Can we not understand how the writer feels? Can we not feel the truth of that contentment, that sense of God s presence can we not understand how it would feel for us?
This is different from what I suggested earlier. Psalm 23 is not teaching us that Jesus is our Shepherd; it is telling us that one writer felt the truth of that in their own life. It is not telling us that if we believe in Jesus as our Shepherd, we will be led through green pastures; it is telling us that this was what one writer experienced. It is not asking us to obey; it is asking us to understand.

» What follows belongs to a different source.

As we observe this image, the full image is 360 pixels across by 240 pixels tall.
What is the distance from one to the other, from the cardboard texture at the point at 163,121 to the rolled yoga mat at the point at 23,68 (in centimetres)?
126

And what we understand is ourselves. We are human: we feel contentment, safety, fear, abandonment, anger, hatred, confidence, doubt, joy, love, vengeance, despair, acceptance, respect, and so many other things. The psalms confront us with these feelings, and enable us to see the truth of our own hearts, without judgement, without moralising, without commanding. The psalms trust us to judge ourselves.
It is this power that the psalms had, all through the Middle Ages, that led them to the honour and love of almost the whole of Christendom. It is this power which we should be reclaiming which we can reclaim, if only we face up to the Bible as true, not as authoritative, not conveying God s will, not as containing God s revelation; just true.
Isn't it time to reclaim the Psalms?